4 As you read over what I have written to you, you'll be able to see for yourselves into the mystery of Christ. 5 None of our ancestors understood this. Only in our time has it been made clear by God's Spirit through his holy apostles and prophets of this new order. 6 The mystery is that people who have never heard of God and those who have heard of him all their lives (what I've been calling outsiders and insiders) stand on the same ground before God. They get the same offer, same help, same promises in Christ Jesus. The Message is accessible and welcoming to everyone, across the board. 7 This is my life work: helping people understand and respond to this Message.

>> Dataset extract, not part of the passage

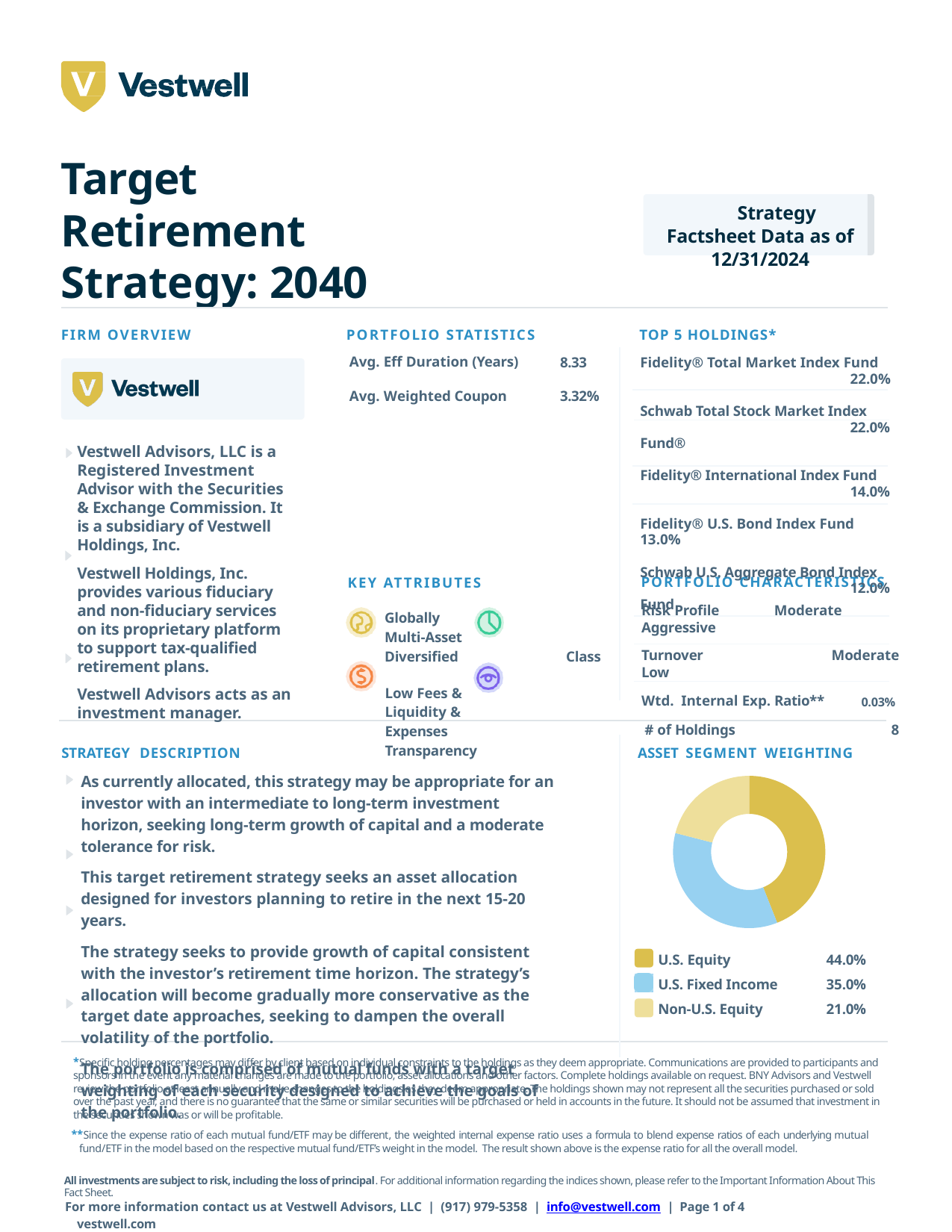
In the Asset Segment Weighting chart, what is the difference between the U.S. Fixed Income and Non-U.S. Equity weightings? 14.0% In the Asset Segment Weighting chart, what is the weighting for U.S. Equity? 44.0% What kind of chart is shown under Asset Segment Weighting? Pie chart (donut) In the Asset Segment Weighting chart, what is the weighting for Non-U.S. Equity? 21.0% In the Asset Segment Weighting chart, what is the weighting for U.S. Fixed Income? 35.0% What colour represents U.S. Fixed Income in the Asset Segment Weighting chart? Light blue In the Asset Segment Weighting chart, which is larger: U.S. Fixed Income or Non-U.S. Equity? U.S. Fixed Income What is the combined weighting of U.S. Equity and Non-U.S. Equity in the Asset Segment Weighting chart? 65.0% How many asset segments are shown in the Asset Segment Weighting chart? 3 Which asset segment has the smallest weighting in the Asset Segment Weighting chart? Non-U.S. Equity Which asset segment has the largest weighting in the Asset Segment Weighting chart? U.S. Equity In the Asset Segment Weighting chart, what is the difference between the U.S. Equity and U.S. Fixed Income weightings? 9.0%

It came as a sheer gift to me, a real surprise, God handling all the details. 8 When it came to presenting the Message to people who had no background in God's way, I was the least qualified of any of the available Christians. God saw to it that I was equipped, but you can be sure that it had nothing to do with my natural abilities. 9 My task is to bring out in the open and make plain what God, who created all this in the first place, has been doing in secret and behind the scenes all along. 10 Through Christians like yourselves gathered in churches, this extraordinary plan of God is becoming known and talked about even among the angels! 11 All this is proceeding along lines planned all along by God and then executed in Christ Jesus. 12 When we trust in him, we're free to say whatever needs to be said, bold to go wherever we need to go. 13 So don't let my present trouble on your behalf get you down. Be proud!

Prayer for Love Which Surpasses Knowledge

14 My response is to get down on my knees before the Father, 15 this magnificent Father who parcels out all heaven and earth.

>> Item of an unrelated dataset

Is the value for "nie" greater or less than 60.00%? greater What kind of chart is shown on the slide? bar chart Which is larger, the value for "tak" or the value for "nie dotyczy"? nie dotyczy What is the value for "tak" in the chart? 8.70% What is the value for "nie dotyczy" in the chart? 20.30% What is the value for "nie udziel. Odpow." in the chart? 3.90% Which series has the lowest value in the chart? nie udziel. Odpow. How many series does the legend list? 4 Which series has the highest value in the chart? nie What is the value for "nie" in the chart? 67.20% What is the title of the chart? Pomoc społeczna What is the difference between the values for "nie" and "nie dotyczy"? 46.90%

Matthew Henry's Commentary on Ephesians 3:4-15

Commentary on Ephesians 3:1-7

(Read Ephesians 3:1-7)

For having preached the doctrine of truth, the apostle was a prisoner, but a prisoner of Jesus Christ; the object of special protection and care, while thus suffering for him. All the gracious offers of the gospel, and the joyful tidings it contains, come from the rich grace of God; it is the great means by which the Spirit works grace in the souls of men. The mystery, is that secret, hidden purpose of salvation through Christ. This was not so fully and clearly shown in the ages before Christ, as unto the prophets of the New Testament. This was the great truth made known to the apostle, that God would call the Gentiles to salvation by faith in Christ. An effectual working of Divine power attends the gifts of Divine grace. As God appointed Paul to the office, so he qualified him for it.

Commentary on Ephesians 3:8-12

(Read Ephesians 3:8-12)

Those whom God advances to honourable employments, he makes low in their own eyes; and where God gives grace to be humble, there he gives all other needful grace. How highly he speaks of Jesus Christ; the unsearchable riches of Christ! Though many are not enriched with these riches; yet how great a favour to have them preached among us, and to have an offer of them! And if we are not enriched with them it is our own fault. The first creation, when God made all things out of nothing, and the new creation, whereby sinners are made new creatures by converting grace, are of God by Jesus Christ. His riches are as unsearchable and as sure as ever, yet while angels adore the wisdom of God in the redemption of his church, the ignorance of self-wise and carnal men deems the whole to be foolishness.

Commentary on Ephesians 3:13-19

(Read Ephesians 3:13-19)

The apostle seems to be more anxious lest the believers should be discouraged and faint upon his tribulations, than for what he himself had to bear. He asks for spiritual blessings, which are the best blessings. Strength from the Spirit of God in the inner man; strength in the soul; the strength of faith, to serve God, and to do our duty. If the law of Christ is written in our hearts, and the love of Christ is shed abroad there, then Christ dwells there. Where his Spirit dwells, there he dwells. We should desire that good affections may be fixed in us. And how desirable to have a fixed sense of the love of God in Christ to our souls! How powerfully the apostle speaks of the love of Christ! The breadth shows its extent to all nations and ranks; the length, that it continues from everlasting to everlasting; the depth, its saving those who are sunk into the depths of sin and misery; the height, its raising them up to heavenly happiness and glory. Those who receive grace for grace from Christ's fulness, may be said to be filled with the fulness of God. Should not this satisfy man? Must he needs fill himself with a thousand trifles, fancying thereby to complete his happiness?